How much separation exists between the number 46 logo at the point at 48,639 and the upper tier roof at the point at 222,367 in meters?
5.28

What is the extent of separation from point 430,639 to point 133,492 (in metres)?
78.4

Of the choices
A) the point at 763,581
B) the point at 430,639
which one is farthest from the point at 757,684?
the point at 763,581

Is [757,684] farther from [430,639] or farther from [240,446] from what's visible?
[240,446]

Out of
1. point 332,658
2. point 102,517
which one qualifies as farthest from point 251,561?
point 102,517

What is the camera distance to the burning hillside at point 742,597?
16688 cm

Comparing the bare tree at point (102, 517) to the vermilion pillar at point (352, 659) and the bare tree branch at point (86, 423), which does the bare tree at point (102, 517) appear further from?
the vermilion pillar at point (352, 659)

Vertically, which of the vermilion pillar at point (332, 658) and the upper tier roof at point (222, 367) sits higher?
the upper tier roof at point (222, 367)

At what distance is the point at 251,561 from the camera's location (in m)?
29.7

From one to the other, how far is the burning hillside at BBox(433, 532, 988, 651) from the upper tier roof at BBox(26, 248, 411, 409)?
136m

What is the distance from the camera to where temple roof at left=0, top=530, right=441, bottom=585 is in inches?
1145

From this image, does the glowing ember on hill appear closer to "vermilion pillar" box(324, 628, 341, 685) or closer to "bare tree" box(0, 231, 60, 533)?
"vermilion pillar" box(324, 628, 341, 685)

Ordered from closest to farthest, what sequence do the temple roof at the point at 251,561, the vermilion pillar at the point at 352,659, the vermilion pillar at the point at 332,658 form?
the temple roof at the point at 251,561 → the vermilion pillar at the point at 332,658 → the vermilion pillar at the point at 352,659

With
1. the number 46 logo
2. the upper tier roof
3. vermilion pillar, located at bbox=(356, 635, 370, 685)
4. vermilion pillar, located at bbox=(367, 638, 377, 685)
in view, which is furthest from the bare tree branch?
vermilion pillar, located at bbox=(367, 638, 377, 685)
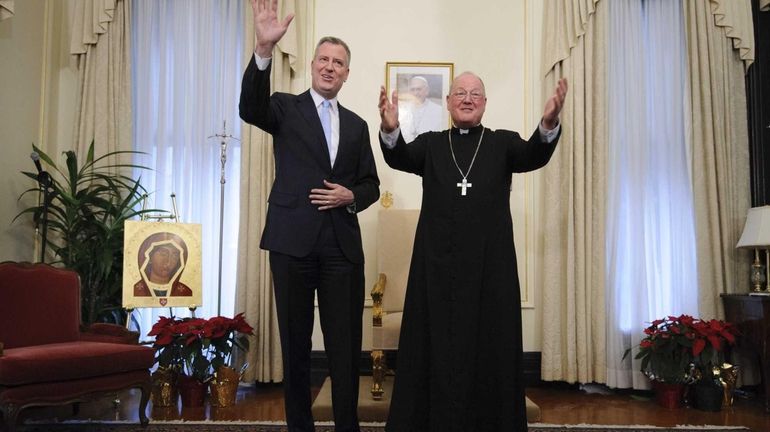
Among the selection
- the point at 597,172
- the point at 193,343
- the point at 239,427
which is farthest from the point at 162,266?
the point at 597,172

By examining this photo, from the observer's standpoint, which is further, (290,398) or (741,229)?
(741,229)

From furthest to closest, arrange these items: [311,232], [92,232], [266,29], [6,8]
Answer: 1. [92,232]
2. [6,8]
3. [311,232]
4. [266,29]

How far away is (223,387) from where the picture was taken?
162 inches

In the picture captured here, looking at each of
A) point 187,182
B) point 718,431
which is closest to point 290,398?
point 718,431

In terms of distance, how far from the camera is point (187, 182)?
197 inches

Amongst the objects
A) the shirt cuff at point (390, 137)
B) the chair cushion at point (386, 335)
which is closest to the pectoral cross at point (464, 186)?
the shirt cuff at point (390, 137)

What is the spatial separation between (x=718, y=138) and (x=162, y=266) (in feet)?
13.1

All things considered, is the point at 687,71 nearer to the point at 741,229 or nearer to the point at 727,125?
the point at 727,125

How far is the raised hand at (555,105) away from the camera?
245 centimetres

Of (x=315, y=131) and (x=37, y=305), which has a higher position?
(x=315, y=131)

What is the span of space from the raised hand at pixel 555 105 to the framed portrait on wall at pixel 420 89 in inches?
94.2

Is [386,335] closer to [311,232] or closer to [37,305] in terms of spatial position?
[311,232]

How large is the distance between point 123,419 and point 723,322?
3.92 m

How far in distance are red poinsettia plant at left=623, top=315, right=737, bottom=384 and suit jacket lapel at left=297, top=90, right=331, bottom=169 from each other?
9.67 ft
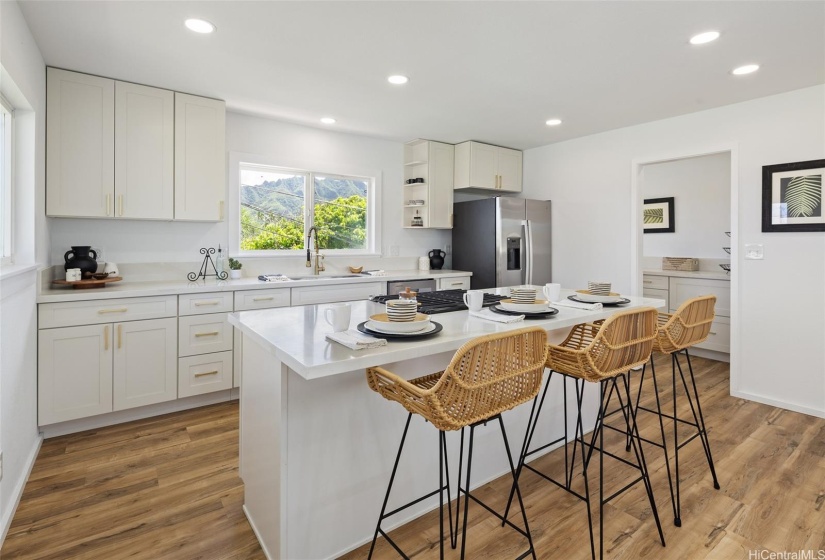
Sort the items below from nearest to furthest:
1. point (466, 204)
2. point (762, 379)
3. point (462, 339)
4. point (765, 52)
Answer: point (462, 339) < point (765, 52) < point (762, 379) < point (466, 204)

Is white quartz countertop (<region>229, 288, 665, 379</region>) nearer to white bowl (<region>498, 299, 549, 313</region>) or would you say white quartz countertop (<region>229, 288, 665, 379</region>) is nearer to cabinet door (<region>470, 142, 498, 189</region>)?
white bowl (<region>498, 299, 549, 313</region>)

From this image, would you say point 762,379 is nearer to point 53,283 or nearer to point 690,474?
point 690,474

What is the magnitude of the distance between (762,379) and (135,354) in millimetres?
4627

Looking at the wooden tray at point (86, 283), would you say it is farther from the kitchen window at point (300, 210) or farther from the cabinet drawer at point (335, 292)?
the cabinet drawer at point (335, 292)

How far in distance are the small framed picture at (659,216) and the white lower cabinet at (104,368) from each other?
18.0 ft

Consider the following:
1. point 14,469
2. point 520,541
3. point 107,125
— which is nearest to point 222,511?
point 14,469

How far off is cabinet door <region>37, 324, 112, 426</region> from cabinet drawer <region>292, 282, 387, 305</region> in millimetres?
1312

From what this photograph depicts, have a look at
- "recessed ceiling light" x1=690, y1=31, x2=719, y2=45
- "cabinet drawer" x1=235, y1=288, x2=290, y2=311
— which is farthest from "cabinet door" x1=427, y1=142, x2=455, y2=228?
"recessed ceiling light" x1=690, y1=31, x2=719, y2=45

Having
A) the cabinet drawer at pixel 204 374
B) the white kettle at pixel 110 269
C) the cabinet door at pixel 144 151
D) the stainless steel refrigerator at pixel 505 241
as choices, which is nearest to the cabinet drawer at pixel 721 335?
the stainless steel refrigerator at pixel 505 241

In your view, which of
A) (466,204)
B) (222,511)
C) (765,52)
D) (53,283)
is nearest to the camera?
(222,511)

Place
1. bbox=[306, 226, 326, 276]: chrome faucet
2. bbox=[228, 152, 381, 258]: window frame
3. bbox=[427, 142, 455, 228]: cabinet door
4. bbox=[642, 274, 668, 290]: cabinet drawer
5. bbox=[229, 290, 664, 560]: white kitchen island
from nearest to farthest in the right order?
bbox=[229, 290, 664, 560]: white kitchen island → bbox=[228, 152, 381, 258]: window frame → bbox=[306, 226, 326, 276]: chrome faucet → bbox=[427, 142, 455, 228]: cabinet door → bbox=[642, 274, 668, 290]: cabinet drawer

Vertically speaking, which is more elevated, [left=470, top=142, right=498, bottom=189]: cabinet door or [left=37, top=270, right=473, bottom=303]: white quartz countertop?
[left=470, top=142, right=498, bottom=189]: cabinet door

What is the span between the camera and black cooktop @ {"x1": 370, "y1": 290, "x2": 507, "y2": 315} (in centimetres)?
212

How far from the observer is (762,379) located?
3.41 metres
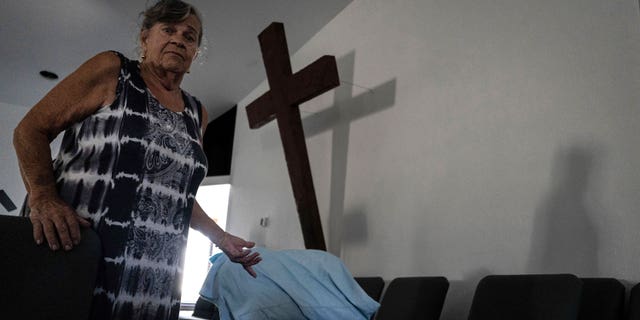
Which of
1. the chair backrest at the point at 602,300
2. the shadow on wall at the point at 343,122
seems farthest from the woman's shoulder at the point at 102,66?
the shadow on wall at the point at 343,122

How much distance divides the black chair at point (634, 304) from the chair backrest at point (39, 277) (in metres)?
1.47

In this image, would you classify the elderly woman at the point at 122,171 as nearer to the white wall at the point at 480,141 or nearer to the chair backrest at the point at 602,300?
the chair backrest at the point at 602,300

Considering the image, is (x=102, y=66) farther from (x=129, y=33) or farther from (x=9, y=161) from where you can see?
(x=9, y=161)

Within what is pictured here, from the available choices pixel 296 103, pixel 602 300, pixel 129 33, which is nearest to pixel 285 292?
pixel 602 300

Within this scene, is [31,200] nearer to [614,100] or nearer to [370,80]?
[614,100]

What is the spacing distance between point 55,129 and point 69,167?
8 centimetres

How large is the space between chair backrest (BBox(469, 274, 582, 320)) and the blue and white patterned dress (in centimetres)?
110

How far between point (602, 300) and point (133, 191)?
145 centimetres

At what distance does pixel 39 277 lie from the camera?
0.82 meters

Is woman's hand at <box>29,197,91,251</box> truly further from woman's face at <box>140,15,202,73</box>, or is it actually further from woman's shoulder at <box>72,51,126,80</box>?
woman's face at <box>140,15,202,73</box>

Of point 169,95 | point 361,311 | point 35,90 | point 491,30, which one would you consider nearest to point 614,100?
point 491,30

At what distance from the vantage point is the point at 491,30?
103 inches

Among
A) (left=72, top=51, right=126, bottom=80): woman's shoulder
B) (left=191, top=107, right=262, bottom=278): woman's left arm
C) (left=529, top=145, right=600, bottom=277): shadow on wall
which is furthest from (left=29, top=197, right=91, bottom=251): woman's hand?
(left=529, top=145, right=600, bottom=277): shadow on wall

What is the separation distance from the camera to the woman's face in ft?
4.44
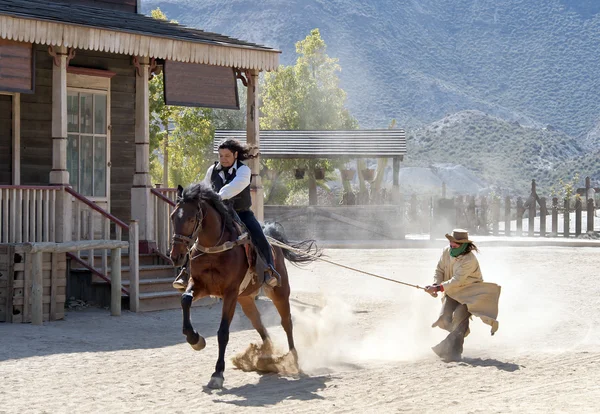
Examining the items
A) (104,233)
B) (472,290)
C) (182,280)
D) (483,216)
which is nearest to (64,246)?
(104,233)

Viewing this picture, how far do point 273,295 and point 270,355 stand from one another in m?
0.66

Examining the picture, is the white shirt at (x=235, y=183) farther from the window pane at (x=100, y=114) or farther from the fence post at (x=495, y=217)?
the fence post at (x=495, y=217)

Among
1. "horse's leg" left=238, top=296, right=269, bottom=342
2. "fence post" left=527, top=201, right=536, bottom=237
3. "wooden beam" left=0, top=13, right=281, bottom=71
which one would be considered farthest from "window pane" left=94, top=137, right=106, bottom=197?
"fence post" left=527, top=201, right=536, bottom=237

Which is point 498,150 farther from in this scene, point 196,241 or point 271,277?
point 196,241

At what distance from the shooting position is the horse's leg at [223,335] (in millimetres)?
8947

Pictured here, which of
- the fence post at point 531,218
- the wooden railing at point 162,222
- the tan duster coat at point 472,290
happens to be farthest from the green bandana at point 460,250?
the fence post at point 531,218

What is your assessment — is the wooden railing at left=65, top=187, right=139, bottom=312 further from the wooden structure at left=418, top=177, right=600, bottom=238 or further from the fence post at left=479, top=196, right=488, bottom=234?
the fence post at left=479, top=196, right=488, bottom=234

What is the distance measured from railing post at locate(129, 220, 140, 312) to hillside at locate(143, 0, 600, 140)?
87.7 metres

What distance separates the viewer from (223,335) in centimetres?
932

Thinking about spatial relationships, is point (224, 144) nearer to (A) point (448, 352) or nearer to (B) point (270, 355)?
(B) point (270, 355)

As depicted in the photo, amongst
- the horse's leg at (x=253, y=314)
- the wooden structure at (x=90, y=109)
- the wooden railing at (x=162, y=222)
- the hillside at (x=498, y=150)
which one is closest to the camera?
the horse's leg at (x=253, y=314)

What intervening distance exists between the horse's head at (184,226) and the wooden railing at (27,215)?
5512 millimetres

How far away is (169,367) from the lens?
10.2 meters

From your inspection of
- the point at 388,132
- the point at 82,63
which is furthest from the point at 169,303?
the point at 388,132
▬▬▬▬▬▬
YOUR OBJECTIVE:
Please rewrite the entries from the line containing "How large is the distance" through the line containing "Answer: point (462, 339)", switching "nearest" to "closest" and changing nothing else. Leave the pictures out.

ANSWER TO THE PROBLEM:
How large is the distance between point 123,419 and point 723,322?
3.92 m

How far in distance are red poinsettia plant at left=623, top=315, right=737, bottom=384 and suit jacket lapel at left=297, top=90, right=331, bottom=169 from each other?
9.67 ft
Sort the items below from closest to furthest:
1. point (466, 204)
2. point (762, 379)
3. point (462, 339)
4. point (765, 52)
Answer: point (462, 339) < point (765, 52) < point (762, 379) < point (466, 204)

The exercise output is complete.